Spatial question rows:
# # # # #

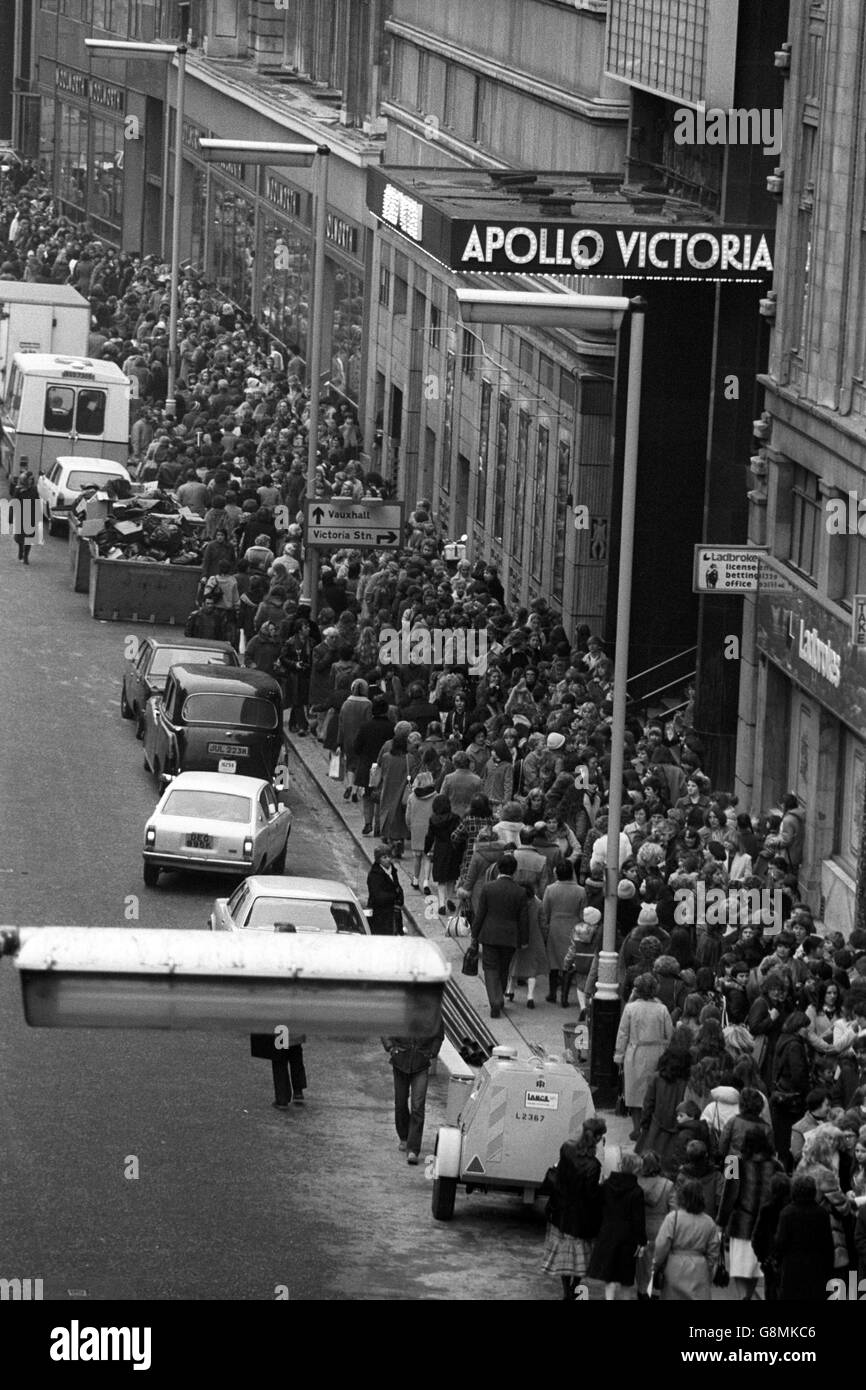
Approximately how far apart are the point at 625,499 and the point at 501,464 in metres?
20.7

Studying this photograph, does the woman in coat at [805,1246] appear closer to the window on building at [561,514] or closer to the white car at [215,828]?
the white car at [215,828]

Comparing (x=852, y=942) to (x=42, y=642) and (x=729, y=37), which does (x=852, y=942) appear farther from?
(x=42, y=642)

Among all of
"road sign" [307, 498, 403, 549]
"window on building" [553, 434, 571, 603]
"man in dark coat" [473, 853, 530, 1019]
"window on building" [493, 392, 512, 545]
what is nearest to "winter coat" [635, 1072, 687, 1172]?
"man in dark coat" [473, 853, 530, 1019]

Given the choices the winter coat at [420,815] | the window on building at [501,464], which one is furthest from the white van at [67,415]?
the winter coat at [420,815]

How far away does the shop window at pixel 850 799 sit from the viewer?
A: 2838 cm

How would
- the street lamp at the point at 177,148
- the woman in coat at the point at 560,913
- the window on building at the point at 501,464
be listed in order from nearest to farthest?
1. the woman in coat at the point at 560,913
2. the window on building at the point at 501,464
3. the street lamp at the point at 177,148

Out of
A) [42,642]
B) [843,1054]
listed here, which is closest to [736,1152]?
[843,1054]

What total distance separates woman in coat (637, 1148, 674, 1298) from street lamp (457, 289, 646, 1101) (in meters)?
5.13

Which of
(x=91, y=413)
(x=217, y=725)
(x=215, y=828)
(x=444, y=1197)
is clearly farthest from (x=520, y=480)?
(x=444, y=1197)

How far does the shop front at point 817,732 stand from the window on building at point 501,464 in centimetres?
1377

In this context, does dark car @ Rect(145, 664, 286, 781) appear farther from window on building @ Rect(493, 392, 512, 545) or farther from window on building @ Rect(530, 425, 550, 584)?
window on building @ Rect(493, 392, 512, 545)

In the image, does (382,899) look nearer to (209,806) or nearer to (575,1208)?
(209,806)
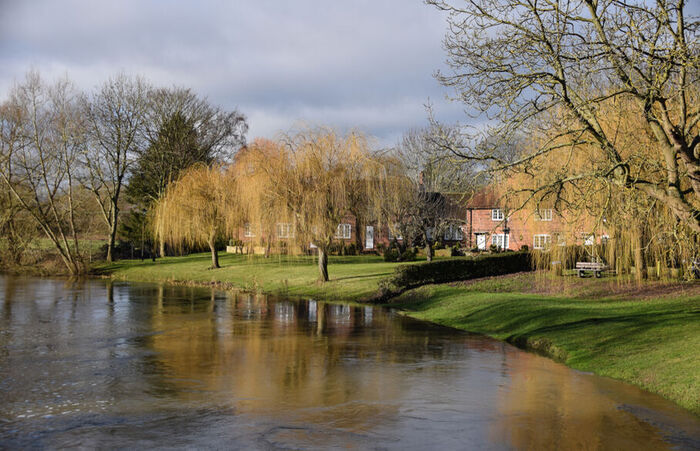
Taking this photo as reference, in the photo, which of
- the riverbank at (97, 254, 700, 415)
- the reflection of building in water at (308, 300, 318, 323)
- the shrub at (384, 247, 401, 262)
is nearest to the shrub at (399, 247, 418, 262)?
the shrub at (384, 247, 401, 262)

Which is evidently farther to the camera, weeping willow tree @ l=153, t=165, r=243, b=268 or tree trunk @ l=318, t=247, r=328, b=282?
weeping willow tree @ l=153, t=165, r=243, b=268

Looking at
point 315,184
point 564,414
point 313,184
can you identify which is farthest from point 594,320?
point 313,184

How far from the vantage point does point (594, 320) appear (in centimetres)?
1802

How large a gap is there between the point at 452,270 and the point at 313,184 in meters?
7.76

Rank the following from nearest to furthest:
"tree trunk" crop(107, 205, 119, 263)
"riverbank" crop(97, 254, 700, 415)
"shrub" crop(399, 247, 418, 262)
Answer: "riverbank" crop(97, 254, 700, 415), "shrub" crop(399, 247, 418, 262), "tree trunk" crop(107, 205, 119, 263)

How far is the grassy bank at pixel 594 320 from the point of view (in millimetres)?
12766

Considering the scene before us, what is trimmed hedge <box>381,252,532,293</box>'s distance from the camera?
2916 cm

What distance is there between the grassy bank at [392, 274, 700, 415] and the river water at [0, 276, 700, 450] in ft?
2.00

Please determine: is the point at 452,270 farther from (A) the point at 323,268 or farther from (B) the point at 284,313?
(B) the point at 284,313

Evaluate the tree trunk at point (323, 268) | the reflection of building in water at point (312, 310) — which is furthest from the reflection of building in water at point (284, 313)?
the tree trunk at point (323, 268)

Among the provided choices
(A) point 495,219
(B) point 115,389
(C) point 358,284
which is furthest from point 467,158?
(A) point 495,219

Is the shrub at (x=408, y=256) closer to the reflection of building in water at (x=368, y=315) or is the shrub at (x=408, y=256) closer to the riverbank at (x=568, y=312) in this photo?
the riverbank at (x=568, y=312)

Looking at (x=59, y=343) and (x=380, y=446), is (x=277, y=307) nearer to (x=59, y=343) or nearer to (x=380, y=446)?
(x=59, y=343)

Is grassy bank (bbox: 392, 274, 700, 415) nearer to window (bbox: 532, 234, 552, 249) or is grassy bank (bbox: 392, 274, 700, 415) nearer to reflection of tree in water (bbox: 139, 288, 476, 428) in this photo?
window (bbox: 532, 234, 552, 249)
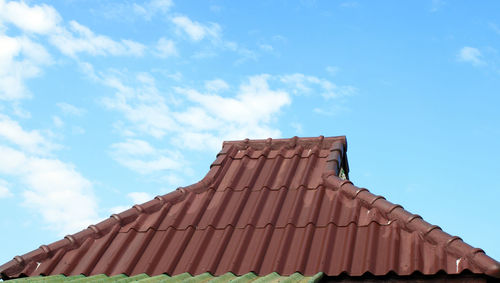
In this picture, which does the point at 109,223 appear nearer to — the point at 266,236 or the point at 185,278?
the point at 185,278

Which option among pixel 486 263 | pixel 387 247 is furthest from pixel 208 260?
pixel 486 263

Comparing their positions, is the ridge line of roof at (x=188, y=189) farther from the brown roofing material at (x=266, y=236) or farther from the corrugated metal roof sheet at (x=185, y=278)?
the corrugated metal roof sheet at (x=185, y=278)

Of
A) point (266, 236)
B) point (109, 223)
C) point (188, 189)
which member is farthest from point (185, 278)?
point (188, 189)

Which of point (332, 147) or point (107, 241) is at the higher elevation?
point (332, 147)

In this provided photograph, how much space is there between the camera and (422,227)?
5770mm

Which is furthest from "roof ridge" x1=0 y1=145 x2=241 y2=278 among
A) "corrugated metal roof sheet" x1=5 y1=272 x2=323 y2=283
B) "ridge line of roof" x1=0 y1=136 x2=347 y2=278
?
"corrugated metal roof sheet" x1=5 y1=272 x2=323 y2=283

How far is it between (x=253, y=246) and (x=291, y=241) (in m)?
0.43

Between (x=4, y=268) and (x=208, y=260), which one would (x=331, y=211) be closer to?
(x=208, y=260)

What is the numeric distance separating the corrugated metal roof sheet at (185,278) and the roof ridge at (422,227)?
1247 mm

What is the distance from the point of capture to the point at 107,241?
679cm

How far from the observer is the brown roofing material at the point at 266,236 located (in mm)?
5516

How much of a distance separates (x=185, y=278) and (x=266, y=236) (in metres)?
1.12

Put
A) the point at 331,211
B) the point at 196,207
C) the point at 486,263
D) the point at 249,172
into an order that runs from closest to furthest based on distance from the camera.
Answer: the point at 486,263 < the point at 331,211 < the point at 196,207 < the point at 249,172

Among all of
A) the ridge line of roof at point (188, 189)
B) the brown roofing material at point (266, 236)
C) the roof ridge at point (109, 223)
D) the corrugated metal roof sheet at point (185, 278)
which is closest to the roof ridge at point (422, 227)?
the brown roofing material at point (266, 236)
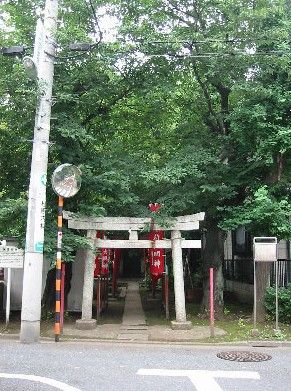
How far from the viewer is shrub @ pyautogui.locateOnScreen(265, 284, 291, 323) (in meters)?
12.8

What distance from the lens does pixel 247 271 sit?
18453 millimetres

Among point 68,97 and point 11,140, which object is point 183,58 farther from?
point 11,140

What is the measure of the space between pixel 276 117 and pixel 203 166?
8.30 feet

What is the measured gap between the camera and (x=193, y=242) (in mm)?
12844

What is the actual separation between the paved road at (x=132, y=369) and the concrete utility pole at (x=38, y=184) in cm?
77

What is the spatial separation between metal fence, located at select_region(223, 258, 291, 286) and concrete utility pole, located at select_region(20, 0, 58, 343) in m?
8.03

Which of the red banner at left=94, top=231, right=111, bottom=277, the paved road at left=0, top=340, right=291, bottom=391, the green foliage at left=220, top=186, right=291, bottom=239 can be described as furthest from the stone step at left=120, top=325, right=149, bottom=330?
the green foliage at left=220, top=186, right=291, bottom=239

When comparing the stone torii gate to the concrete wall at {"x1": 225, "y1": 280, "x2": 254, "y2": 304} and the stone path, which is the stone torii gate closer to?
the stone path

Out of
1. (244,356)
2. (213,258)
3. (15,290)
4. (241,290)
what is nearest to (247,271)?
(241,290)

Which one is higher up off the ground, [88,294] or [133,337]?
[88,294]

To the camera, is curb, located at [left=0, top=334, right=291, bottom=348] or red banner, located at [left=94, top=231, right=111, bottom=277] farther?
red banner, located at [left=94, top=231, right=111, bottom=277]

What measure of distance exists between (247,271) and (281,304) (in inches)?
218

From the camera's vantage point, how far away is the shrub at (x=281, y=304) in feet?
41.9

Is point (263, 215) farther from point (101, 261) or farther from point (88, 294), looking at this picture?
point (101, 261)
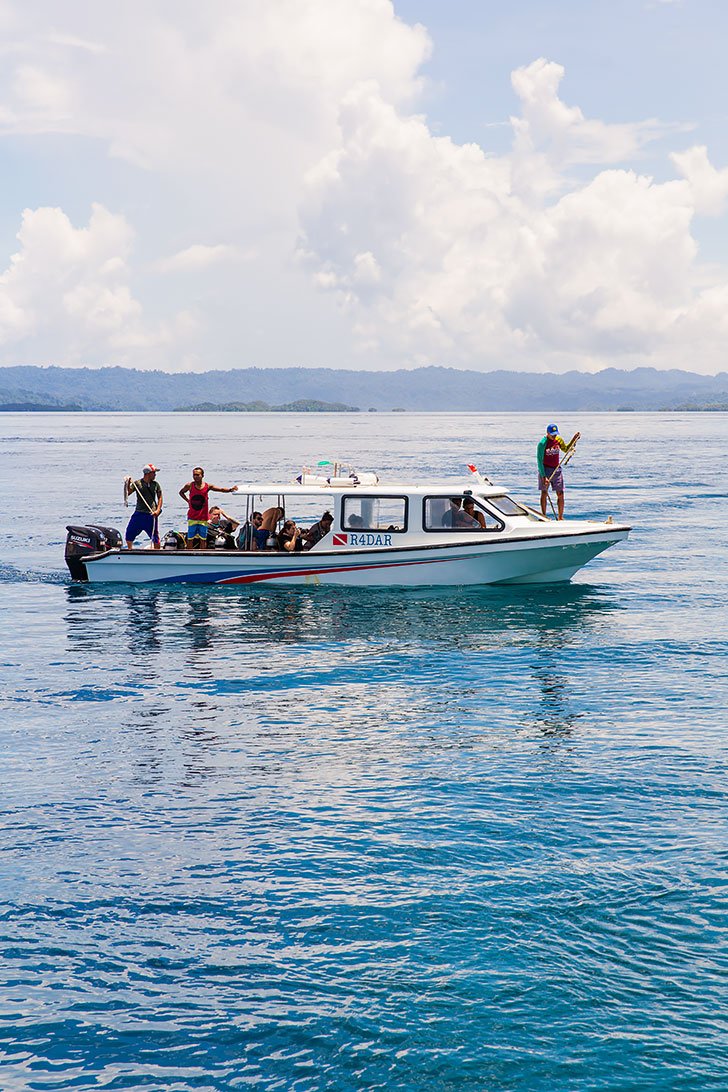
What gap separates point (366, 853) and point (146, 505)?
1836 centimetres

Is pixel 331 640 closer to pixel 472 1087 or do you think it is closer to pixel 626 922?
pixel 626 922

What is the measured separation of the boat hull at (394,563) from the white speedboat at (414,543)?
0.02 meters

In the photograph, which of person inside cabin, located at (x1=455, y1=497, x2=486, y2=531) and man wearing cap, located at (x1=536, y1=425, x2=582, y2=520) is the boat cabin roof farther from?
man wearing cap, located at (x1=536, y1=425, x2=582, y2=520)

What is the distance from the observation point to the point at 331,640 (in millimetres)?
22281

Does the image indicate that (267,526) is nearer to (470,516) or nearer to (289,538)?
(289,538)

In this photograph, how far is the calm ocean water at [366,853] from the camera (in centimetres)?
844

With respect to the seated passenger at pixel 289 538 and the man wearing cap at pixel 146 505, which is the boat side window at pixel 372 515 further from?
the man wearing cap at pixel 146 505

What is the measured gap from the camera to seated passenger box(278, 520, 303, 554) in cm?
2694

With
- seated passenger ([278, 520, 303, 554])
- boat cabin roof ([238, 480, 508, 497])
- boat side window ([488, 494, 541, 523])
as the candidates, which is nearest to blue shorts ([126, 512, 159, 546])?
boat cabin roof ([238, 480, 508, 497])

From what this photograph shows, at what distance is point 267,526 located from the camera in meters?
26.9

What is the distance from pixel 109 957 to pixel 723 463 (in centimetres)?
7682

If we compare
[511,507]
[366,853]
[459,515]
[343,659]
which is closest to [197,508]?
[459,515]

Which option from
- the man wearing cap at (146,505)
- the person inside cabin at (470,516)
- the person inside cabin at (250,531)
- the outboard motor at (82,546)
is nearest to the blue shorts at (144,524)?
the man wearing cap at (146,505)

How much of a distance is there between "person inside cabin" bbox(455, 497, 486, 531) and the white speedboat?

# # # # #

The task:
Please copy the rows word for word, starting at the line that contains "What is the measured separation" and ending with the last line of the rows.

Full solution:
What is the measured separation of the boat hull at (394,563) from the white speedboat at (414,543)?
0.02 meters

In the photograph, which of person inside cabin, located at (x1=455, y1=497, x2=486, y2=531) and man wearing cap, located at (x1=536, y1=425, x2=582, y2=520) is the boat cabin roof farther from?
man wearing cap, located at (x1=536, y1=425, x2=582, y2=520)

What is the distance from the observation point to the point at 331,640 (in millimetres)?
22281

Does the image indicate that (267,526) is nearer to (470,516) or nearer to (289,538)?
(289,538)

In this photograph, how far is the calm ocean water at [366,853] from the camera (in centimetres)?
844

With respect to the seated passenger at pixel 289 538 and the man wearing cap at pixel 146 505, which is the boat side window at pixel 372 515 further from?
the man wearing cap at pixel 146 505

What is the measured gap from the camera to seated passenger box(278, 520, 303, 554) in cm?
2694

With
- seated passenger ([278, 520, 303, 554])
- boat cabin roof ([238, 480, 508, 497])
- boat side window ([488, 494, 541, 523])
as the candidates, which is nearest to blue shorts ([126, 512, 159, 546])?
boat cabin roof ([238, 480, 508, 497])

From what this photograph shows, at what distance is point 267,526 located from the camera in meters?
26.9

What is the distance from pixel 109 957 to pixel 723 463 (in centimetres)?
7682

If we compare
[511,507]
[366,853]
[459,515]
[343,659]
which is closest to [197,508]?
[459,515]

Which option from
- the man wearing cap at (146,505)
- the person inside cabin at (470,516)
- the person inside cabin at (250,531)
- the outboard motor at (82,546)
is nearest to the blue shorts at (144,524)?
the man wearing cap at (146,505)

How much of a distance is there between "person inside cabin" bbox(455, 497, 486, 531) and the white speedboat?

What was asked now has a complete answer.